# Assignment 9: Parallelize NetCDF data analysis

**Opened:**Sunday, 2 April 2023, 12:00 AM

**Due:**Monday, 10 April 2023, 11:59 PM

**Analysis of Wave Energies**

The wave2d application of the previous assignment has been used to produce a large NetCDF file "precisewave.nc" containing a time sequence of snapshots of the damped two-dimensional wave at a high resolution, along with all relevent parameters.

What we are after now is to compute the overall potential energy \(V\) and the overall kinetic energy \(T\) of the wave field \(\rho\), as well as the sum of these two energies \(E=T+V\), as a function of time.

The potential energy can be expressed in terms of the spatial derivatives as (in arbitrary units):

$$V(t) = \int c^2 \left[ \left(\frac{\partial\rho(x,t)}{\partial x}\right)^2+\left(\frac{\partial\rho(x,t)}{\partial y}\right)^2 \right] dx$$

while the kinetic energy can be expressed in terms of the temporal derivative (in the same arbitrary units):

$$T(t)= \int \left(\frac{\partial\rho(x,t)}{\partial t}\right)^2 dx$$

and the total energy is simply \(E(t)=T(t)+V(t)\). If the wave had not been damped, this total energy would have been conserved, but in this case, we expect it to decay in time.

**Serial Starting Code**

As a starting code, you are given a serial implementation to do this. Because this assignment is both I/O and CPU heavy, you should do work on a compute node of the Teach cluster. To do so interactively, after logging in, you can type e.g.

`$ debugjob -n 4`

to get a quarter of a compute node (save using full nodes for your scaling analysis).

Since home directories are read-only on compute nodes, you need to work on the scratch file system, i.e., do

`$ cd $SCRATCH`

You can get the serial code and the data file on the Teach cluster with

$ git clone /scinet/course/phy1610/a9analyzewave

$ cd a9analyzewave

$ source setup

$ make

$ cp /scinet/course/phy1610/a9analyzewave/precisewave.nc . $ ./analyzewave precisewave.nc energies.tsv

We are using cp above because the data file is 17 GB which is, practically, too large to keep in a repo. The analyzewave code takes two arguments, the first is the input file name, and the second is the output file name. The latter consists of columns separated by tabs, hence the extension tsv (tab separated values).

In the serial code, the partial derivatives are replaced with finite differences, so that the expressions for \(V\) and \(T\) have become

$$V = \sum_{i=1}^{n-1} c^2 \left[\left(\rho_{s,i,j}-\rho_{s,i,j-1}\right)^2 +\left(\rho_{s,i,j}-\rho_{s,i-1,j}\right)^2 \right]$$

and

$$T= \sum_{i=1}^{n-1} \frac{\Delta x^2}{t_{out}^2}\left(\rho_{s,i,j}-\rho_{s-1,i,j}\right)^2$$

where \(s\) is the time index, \(i\) and\(j\) are spatial grid indices, \(\Delta x\) is the grid spacing , and \(t_{out}\) is the time between snapshots, so \(t=s\times t_{out}\).

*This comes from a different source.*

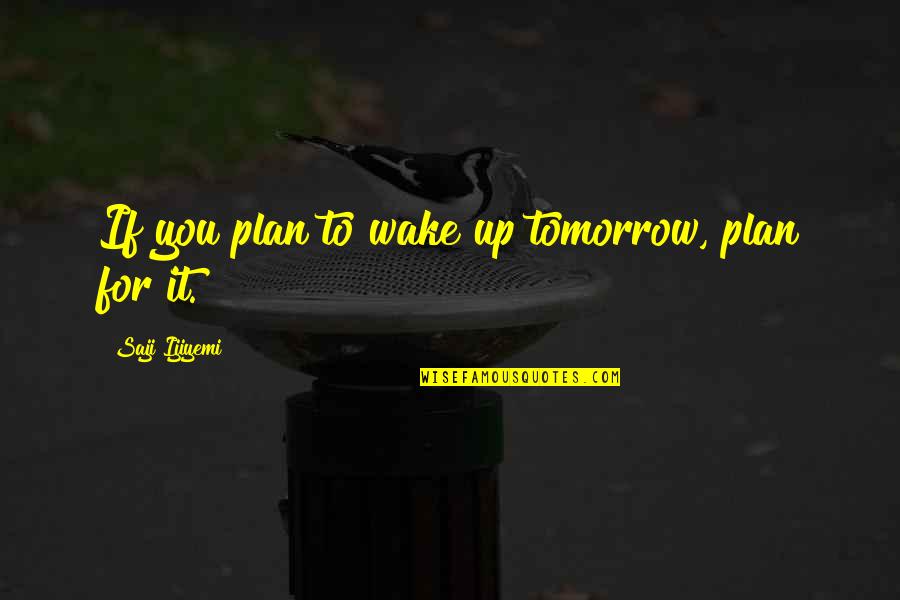 Future Plan Quotes By Saji Ijiyemi: If you plan to wake up tomorrow, plan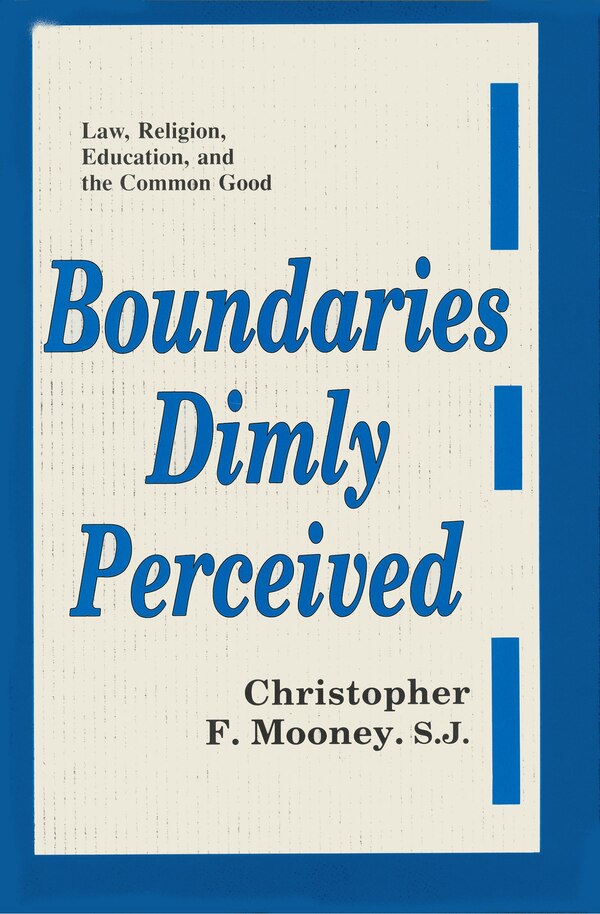 Boundaries Dimly Perceived by Christopher F. Mooney, Hardcover | Indigo Chapters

The \(t_{out}\) can be different from the time step \(\Delta t\) used in wave2d.

Remember that the i=0 and i=n-1 rows and the j=0 and j=n-1 columns were set to zero as boundary conditions in wave2d, and are therefore not included in the above sums (and also because their stencils do not allow this). Note also that we need \(\rho\) at two time points, \(s\) and \(s-1\) to compute the kinetic energy \(T\).

**Your Assignment**

It is now your task to parallelize this code using domain decomposition with MPI, and to determine the scaling of your MPI code on a single Teach node. Keep in mind that:

- You should create an integrated test based on the output of the serial code.
- No MPI process should contain the full wave at any moment.
- It is okay to use the usual netcdf routines to read part of the data from each process (no need to use the specialized parallel netcdf routines in this case).
- You will need to adapt the Makefile for MPI as well.
- We still expect you to use git commits.
- For the scaling analysis, you must write and submit a jobscript that runs the analysis on one node for 1, 2, 3, 5, 9, and 16 processes and collects the timings. Collect/copy these in a table in a text file.
- You should produce a plot of the speed up as a function of the number of processes.

Submit your code as a repo, including the timing table, and the plot by Monday April 10, 2023, 11:59 PM. Do not include the data file in the repo!